The writing in this book is economical and the drawings are uncomplicated but nuanced. Every word is essential and every mark is significant. At 432 pages I read this book in one afternoon. If you like a good page-turner Hostage will not disappoint.
I can’t even explain how good Ken Bruen’s books are. Is it the story lines or the main character that’s so great? I’m gonna go with just the way he writes – the reading itself is just pure pleasure. His latest The Ghosts of Galway is no exception. The story features Bruen’s ex Guard Jack Taylor and Taylor’s crush/nemesis, the evil Emily. Jack goes to work for a short time as a security guard and his boss wants him to do some “side work.” Although the side work itself is not anything illegal, it puts Jack in the middle of a lot of illegal activity and greediness. Of course, then this leads to the deaths of some who are closest to Jack’s heart. I was surprised 3 different times while reading this book which isn’t something that happens often when you’ve read as many mysteries as I have. And Jack’s thoughts! And the dialogue! I never think I could run while listening to a talking book but maybe I should try it with one of Bruen’s novels – there’s just a rhythm to the writing that really hooks you. Highly, highly recommended!
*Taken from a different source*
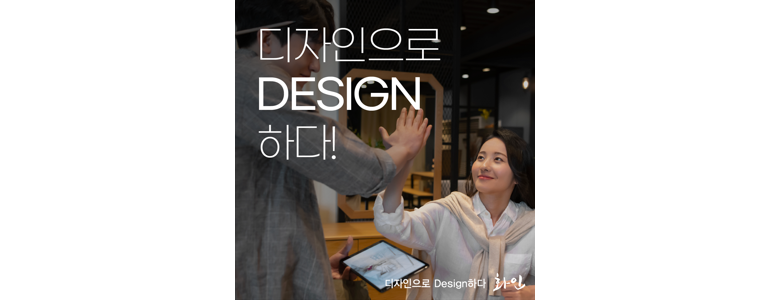 진주시 현수막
Have you ever felt harassed by a door that just wouldn’t open? You push, you pull, and yet, nothing? Do you blame yourself for not knowing how to open the door? Well, you shouldn’t! The issue isn’t with you; it’s with the design of the door.
The Design of Everyday Things takes a look at the considerations that should be taken into account for everyday items that we all use. It discusses the importance of making the use of everyday items clear and obvious, as well as why failures we often consider human error are actually design flaws. The book is detailed without being overly technical, and provides lots of interesting case studies of how to design in a way that puts the user first. This book is a fun informative read, and it made me feel a whole lot better about every door I’ve never been able to properly open on the first try.